ACTIVITY: Copy verbatim everything in the piece about Alice Spittle's raranga weaving from "Now she lives" down to "teaching,’ she says.".

** Opening TEXT SEGMENT block **

Travelling through Australia’s vast landscapes, Maori artist Alice Spittle’s hands are busy creating and sharing her love for traditional weaving. Known as raranga, the traditional Maori art involves weaving harvested Harakeke (New Zealand Flax) but it symbolises something greater than merely creating aesthetic items. Ahead of her visit to the Coal Coast for this year’s Jamboree Creative Escape, she explains the significance of weaving. For her and many others in the community raranga is her meditation, a way of connecting to the land and her culture.
A decision to tap into her creative side flowed out of being a young mother on the Kapiti Coast in New Zealand and feeling lost. She met local Maori artists which inspired her to start painting before taking a course in Maori art and design at the Te Wānanga O Raukawa (A Maori University) just out of Wellington where she learnt Maori Art, weaving, history and language. “It was a great foundation and that was really what opened me up to the world of weaving,” Alice recalls.
Moving to her hometown in Christchurch, she joined a weavers’ group and, albeit being the youngest by 20 years, she recognised the talent around her which gave her such a huge appreciation for Maori Arts and the practice of weaving.
Now she lives in a campervan with her husband, Luke, and eight-year-old daughter, Ruby, chasing sunrises across Australia, collaborating and creating together and sharing her weaving skills through intricate workshops. With Alice’s experience in arts and Luke’s experience in media and communications, the pair merged their skills to create their own platform called Art and Wellbeing and the Fibre Arts Festival held on the Sunshine Coast to support local talent and promote the important philosophy of art and wellbeing.
Creativity is becoming increasingly linked to good physical and mental health, as experts are noticing the benefits creativity can have on anxiety and self-esteem. Alice sees this during her raranga workshops. “There are huge benefits for the wellbeing side of things, people are happier, and I see it so much going around Australia and teaching,’ she says.
Before deciding on teaching workshops, she was invited to teach Maori Art, painting and weaving at a mental health organisation in New Zealand for victims of family violence. “I noticed this huge change in people coming together, that sense of achievement when they were creating,” Alice says. “I saw how much it meant to people and how well they were when they were creating.”

** Closing TEXT SEGMENT block **
** Opening INFORMATION PROVIDED block **

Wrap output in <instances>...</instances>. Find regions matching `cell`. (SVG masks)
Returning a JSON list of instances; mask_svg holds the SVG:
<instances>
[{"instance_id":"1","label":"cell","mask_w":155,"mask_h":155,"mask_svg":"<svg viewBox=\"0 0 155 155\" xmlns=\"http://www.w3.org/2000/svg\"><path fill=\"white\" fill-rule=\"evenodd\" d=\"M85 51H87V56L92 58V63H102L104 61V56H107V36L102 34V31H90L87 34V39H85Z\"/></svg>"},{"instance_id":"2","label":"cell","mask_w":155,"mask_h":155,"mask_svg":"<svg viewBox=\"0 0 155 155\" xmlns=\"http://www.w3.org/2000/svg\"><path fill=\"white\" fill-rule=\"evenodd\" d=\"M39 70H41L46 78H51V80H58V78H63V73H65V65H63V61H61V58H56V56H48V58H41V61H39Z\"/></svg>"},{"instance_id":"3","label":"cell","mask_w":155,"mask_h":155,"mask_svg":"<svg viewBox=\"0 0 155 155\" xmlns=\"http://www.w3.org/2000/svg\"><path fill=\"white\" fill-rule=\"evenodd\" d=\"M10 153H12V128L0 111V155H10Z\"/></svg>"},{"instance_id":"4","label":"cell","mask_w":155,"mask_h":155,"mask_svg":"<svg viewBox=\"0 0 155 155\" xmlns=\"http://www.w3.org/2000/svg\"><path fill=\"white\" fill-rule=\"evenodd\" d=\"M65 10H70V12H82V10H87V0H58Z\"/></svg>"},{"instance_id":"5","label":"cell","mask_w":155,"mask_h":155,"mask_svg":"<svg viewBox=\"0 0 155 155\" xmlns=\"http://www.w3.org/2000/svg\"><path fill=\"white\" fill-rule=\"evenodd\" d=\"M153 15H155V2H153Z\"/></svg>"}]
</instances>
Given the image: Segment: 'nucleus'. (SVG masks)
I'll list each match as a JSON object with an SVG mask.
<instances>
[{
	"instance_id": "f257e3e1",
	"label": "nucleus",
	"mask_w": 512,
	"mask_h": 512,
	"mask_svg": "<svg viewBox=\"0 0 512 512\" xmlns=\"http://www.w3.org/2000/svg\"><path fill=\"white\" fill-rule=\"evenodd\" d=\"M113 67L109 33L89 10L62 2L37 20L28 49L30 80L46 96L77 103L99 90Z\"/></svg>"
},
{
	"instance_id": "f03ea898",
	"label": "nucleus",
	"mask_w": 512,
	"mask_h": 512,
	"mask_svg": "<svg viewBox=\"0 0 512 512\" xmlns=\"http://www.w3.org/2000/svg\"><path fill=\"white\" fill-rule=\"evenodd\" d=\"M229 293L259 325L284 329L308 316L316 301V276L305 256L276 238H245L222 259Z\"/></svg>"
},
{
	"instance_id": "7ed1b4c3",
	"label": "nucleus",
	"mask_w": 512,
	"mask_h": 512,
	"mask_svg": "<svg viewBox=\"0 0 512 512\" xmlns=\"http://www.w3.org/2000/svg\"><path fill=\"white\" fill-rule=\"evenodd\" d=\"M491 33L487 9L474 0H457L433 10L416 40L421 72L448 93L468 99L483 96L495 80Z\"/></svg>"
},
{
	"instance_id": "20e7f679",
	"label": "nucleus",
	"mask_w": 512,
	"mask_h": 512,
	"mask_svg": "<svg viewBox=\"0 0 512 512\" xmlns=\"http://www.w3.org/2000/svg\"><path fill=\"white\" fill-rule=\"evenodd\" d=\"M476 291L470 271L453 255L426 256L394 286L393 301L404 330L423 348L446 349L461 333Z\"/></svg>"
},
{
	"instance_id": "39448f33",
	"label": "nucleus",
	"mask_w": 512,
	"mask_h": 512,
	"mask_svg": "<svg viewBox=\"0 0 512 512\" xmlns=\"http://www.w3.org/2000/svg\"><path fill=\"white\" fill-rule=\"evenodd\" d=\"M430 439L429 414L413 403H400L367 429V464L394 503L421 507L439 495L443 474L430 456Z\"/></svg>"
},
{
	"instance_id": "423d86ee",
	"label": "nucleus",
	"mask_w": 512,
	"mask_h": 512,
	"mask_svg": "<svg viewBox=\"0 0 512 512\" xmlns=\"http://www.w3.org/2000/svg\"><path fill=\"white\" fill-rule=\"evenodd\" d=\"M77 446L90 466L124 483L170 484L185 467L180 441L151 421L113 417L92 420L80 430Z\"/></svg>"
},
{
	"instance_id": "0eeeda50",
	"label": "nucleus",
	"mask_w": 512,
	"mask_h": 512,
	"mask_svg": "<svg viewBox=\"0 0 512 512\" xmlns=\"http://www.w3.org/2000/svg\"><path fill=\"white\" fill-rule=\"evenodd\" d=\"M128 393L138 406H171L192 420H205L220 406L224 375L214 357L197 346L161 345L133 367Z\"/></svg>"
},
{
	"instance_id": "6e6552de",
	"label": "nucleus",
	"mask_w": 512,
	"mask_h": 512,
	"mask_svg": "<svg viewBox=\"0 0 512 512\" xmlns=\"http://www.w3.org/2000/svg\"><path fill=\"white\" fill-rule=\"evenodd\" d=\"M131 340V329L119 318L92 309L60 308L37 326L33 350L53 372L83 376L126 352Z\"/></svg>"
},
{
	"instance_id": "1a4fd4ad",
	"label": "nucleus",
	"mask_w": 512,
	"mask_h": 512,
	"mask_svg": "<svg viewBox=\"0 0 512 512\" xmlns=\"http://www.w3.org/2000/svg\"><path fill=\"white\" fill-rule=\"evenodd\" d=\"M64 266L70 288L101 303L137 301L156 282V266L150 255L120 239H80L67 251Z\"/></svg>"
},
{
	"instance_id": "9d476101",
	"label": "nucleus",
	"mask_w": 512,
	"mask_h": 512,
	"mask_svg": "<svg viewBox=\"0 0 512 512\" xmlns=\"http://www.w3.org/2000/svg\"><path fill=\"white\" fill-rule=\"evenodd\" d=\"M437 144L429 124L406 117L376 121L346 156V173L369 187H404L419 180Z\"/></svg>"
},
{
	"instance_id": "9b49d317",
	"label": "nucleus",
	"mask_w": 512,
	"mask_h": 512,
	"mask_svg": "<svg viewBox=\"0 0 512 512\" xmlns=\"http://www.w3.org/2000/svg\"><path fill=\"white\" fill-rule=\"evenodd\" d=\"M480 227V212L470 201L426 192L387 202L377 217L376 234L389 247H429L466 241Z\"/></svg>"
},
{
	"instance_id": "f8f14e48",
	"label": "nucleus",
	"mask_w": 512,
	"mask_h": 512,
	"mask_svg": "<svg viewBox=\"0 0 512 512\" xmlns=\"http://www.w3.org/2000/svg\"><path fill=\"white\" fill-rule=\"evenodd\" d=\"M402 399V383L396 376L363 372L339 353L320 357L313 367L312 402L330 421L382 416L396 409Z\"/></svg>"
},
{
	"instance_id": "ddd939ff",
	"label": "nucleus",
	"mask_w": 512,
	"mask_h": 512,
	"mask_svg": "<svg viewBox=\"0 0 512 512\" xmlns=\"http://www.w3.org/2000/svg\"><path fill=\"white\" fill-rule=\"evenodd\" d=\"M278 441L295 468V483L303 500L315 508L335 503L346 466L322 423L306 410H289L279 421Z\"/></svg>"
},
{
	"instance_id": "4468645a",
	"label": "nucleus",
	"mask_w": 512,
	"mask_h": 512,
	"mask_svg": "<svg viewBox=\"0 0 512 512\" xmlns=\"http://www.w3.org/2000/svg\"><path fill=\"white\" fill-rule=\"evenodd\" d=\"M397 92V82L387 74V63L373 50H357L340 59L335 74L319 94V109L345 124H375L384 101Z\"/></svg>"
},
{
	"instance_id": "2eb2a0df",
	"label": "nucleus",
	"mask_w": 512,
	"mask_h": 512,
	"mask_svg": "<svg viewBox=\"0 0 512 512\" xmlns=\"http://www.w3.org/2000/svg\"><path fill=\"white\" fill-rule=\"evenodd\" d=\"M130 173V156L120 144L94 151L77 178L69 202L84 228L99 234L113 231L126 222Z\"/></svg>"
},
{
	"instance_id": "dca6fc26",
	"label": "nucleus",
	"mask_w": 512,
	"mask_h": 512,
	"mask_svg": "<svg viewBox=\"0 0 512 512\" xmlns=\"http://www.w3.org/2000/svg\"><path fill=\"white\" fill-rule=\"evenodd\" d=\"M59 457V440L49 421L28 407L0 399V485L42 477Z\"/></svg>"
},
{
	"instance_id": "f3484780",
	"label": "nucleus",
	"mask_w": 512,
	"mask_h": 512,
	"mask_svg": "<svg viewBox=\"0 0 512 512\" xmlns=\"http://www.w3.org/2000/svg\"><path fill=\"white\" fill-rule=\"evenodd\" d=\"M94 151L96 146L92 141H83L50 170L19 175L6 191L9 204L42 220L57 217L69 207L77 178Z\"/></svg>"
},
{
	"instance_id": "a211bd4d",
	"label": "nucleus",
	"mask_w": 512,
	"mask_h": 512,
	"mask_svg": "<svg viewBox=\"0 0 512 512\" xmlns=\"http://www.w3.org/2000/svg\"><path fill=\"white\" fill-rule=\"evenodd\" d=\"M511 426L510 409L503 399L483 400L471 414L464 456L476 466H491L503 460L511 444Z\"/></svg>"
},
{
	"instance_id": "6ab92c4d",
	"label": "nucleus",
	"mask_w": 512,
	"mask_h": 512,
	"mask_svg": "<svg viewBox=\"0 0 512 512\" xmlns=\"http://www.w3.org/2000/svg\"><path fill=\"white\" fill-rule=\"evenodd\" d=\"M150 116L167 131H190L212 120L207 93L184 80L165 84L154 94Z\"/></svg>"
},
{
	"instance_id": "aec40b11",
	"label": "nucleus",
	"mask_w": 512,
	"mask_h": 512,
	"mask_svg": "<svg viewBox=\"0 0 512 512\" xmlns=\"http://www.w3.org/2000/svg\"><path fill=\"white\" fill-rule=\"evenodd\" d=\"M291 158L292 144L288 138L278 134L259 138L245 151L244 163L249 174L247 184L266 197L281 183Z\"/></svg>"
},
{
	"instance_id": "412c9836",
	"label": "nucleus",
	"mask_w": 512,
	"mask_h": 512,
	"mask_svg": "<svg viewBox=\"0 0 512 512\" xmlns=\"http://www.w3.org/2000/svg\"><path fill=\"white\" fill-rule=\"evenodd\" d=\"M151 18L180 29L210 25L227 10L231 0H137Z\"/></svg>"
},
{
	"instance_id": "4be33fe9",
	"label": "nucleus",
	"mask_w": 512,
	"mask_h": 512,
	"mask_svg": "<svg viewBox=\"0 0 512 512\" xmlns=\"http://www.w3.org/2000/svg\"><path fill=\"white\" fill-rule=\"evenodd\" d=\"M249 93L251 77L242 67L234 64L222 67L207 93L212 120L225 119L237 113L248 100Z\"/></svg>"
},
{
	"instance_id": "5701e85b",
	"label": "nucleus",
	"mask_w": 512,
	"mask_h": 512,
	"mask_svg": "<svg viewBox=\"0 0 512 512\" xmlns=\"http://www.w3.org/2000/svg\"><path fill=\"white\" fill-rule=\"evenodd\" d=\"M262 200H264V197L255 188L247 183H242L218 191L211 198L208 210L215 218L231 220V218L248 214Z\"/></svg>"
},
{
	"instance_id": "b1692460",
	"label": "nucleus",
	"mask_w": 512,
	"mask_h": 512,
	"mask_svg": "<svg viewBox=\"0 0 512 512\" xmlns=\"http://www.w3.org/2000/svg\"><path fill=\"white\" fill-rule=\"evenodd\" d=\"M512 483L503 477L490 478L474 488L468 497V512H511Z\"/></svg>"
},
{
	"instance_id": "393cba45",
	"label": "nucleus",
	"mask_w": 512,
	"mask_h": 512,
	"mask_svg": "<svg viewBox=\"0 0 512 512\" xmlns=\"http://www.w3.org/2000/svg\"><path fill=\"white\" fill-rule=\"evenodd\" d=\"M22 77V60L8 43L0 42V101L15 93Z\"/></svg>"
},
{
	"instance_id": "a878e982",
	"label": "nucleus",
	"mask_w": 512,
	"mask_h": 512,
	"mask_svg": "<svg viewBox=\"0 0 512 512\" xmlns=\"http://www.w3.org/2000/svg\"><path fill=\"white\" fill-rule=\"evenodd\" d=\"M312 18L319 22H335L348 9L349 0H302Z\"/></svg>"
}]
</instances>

** Closing INFORMATION PROVIDED block **

WRITTEN RESPONSE:
Now she lives in a campervan with her husband, Luke, and eight-year-old daughter, Ruby, chasing sunrises across Australia, collaborating and creating together and sharing her weaving skills through intricate workshops. With Alice’s experience in arts and Luke’s experience in media and communications, the pair merged their skills to create their own platform called Art and Wellbeing and the Fibre Arts Festival held on the Sunshine Coast to support local talent and promote the important philosophy of art and wellbeing.
Creativity is becoming increasingly linked to good physical and mental health, as experts are noticing the benefits creativity can have on anxiety and self-esteem. Alice sees this during her raranga workshops. “There are huge benefits for the wellbeing side of things, people are happier, and I see it so much going around Australia and teaching,’ she says.